Wan, Zhengyi; Gao, Yurui; Chen, Xiangyu; Zeng, Xiao Cheng; Francisco, Joseph S; Zhu, Chongqin.
Afiliação
  • Wan Z; Department of Chemistry, University of Pennsylvania, Philadelphia, PA 19104.
  • Gao Y; Laboratory of Theoretical and Computational Nanoscience, National Center for Nanoscience and Technology, Beijing 100190, People's Republic of China.
  • Chen X; Department of Chemistry, University of Pennsylvania, Philadelphia, PA 19104.
  • Zeng XC; Department of Materials Science & Engineering, City University of Hong Kong, Hong Kong 999077, People's Republic of China.
  • Francisco JS; Department of Chemistry, University of Nebraska-Lincoln, Lincoln, NE 68588.
  • Zhu C; Department of Chemistry, University of Pennsylvania, Philadelphia, PA 19104.
Proc Natl Acad Sci U S A ; 119(39): e2211348119, 2022 09 27.
Article em En | MEDLINE | ID: mdl-36122221
Carbon nanotubes (CNTs) mimicking the structure of aquaporins support fast water transport, making them strong candidates for building next-generation high-performance membranes for water treatment.
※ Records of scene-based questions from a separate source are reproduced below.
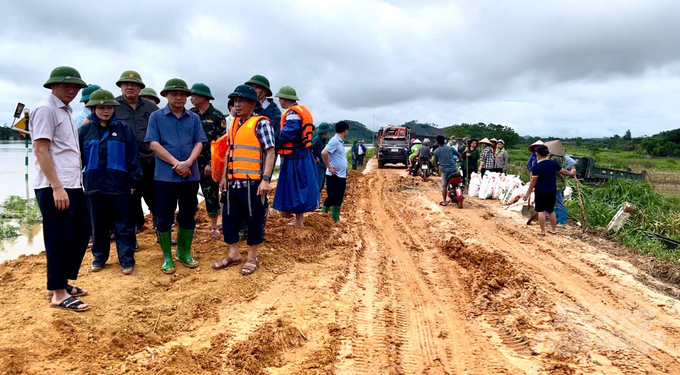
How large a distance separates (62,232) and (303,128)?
2.67 meters

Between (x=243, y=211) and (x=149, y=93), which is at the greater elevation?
(x=149, y=93)

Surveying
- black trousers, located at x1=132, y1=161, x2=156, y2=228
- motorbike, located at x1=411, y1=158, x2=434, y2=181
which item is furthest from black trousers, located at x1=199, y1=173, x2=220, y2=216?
motorbike, located at x1=411, y1=158, x2=434, y2=181

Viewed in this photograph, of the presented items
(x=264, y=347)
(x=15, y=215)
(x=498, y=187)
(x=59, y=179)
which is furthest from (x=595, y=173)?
(x=15, y=215)

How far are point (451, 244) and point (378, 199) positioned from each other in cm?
484

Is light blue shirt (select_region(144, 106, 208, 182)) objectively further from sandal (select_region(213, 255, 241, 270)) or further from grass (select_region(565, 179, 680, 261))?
grass (select_region(565, 179, 680, 261))

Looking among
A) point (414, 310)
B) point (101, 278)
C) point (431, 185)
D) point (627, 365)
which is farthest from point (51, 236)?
point (431, 185)

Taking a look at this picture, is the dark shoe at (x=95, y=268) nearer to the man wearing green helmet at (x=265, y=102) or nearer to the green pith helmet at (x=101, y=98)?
the green pith helmet at (x=101, y=98)

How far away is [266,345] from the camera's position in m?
3.00

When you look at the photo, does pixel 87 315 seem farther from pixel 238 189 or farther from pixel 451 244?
pixel 451 244

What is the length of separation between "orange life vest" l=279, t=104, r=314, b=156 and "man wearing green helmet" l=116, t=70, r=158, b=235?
1517mm

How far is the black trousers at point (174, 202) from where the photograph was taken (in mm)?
4027

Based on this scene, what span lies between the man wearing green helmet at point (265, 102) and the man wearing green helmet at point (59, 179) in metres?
1.83

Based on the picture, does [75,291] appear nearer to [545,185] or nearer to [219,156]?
[219,156]

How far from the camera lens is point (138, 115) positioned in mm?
4836
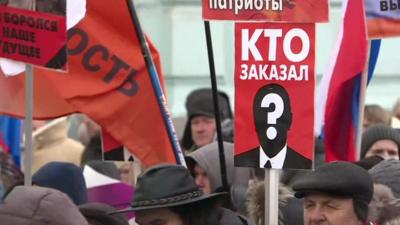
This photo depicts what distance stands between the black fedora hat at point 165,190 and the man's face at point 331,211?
401 millimetres

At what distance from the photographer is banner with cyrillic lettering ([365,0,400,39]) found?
713 cm

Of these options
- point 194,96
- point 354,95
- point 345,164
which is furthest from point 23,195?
point 194,96

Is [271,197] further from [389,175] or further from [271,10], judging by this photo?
[271,10]

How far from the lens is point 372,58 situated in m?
8.16

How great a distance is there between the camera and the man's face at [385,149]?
8.53 meters

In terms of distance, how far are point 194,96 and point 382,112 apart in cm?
125

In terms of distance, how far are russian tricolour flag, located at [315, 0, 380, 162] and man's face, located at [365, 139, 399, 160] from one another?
806 millimetres

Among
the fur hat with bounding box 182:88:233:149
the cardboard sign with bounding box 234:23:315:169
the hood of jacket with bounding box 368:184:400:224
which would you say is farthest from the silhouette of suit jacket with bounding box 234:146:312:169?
the fur hat with bounding box 182:88:233:149

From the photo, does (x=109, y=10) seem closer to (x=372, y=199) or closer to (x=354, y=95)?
(x=354, y=95)

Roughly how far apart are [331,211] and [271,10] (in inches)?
37.9

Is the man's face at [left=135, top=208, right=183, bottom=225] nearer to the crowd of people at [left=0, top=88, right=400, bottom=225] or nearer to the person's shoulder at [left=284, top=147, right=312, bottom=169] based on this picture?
the crowd of people at [left=0, top=88, right=400, bottom=225]

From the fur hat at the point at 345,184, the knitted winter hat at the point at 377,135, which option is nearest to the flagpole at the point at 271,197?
the fur hat at the point at 345,184

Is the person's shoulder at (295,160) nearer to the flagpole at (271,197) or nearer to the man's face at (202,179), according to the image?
the flagpole at (271,197)

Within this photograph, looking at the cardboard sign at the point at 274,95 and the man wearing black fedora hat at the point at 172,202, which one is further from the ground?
the cardboard sign at the point at 274,95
The diffusion and transport behavior of water through CNTs or nanoporous graphene can be fundamentally different from those of bulk water through a macroscopic tube. To date, the nanotube-length-dependent physical transport behavior of water is still largely unexplored. Herein, on the basis of molecular dynamics simulations, we show that the flow rate of water through 0.83-nm-diameter (6,6) and 0.96-nm-diameter (7,7) CNTs exhibits anomalous transport behavior, whereby the flow rate increases markedly first and then either slowly decreases or changes slightly as the CNT length l increases. The critical range of l for the flow-rate transition is 0.37 to 0.5 nm. This anomalous water transport behavior is attributed to the l-dependent mechanical stability of the transient hydrogen-bonding chain that connects water molecules inside and outside the CNTs and bypasses the CNT orifice. The results unveil a microscopic mechanism governing water transport through subnanometer tubes, which has important implications for nanofluidic manipulation.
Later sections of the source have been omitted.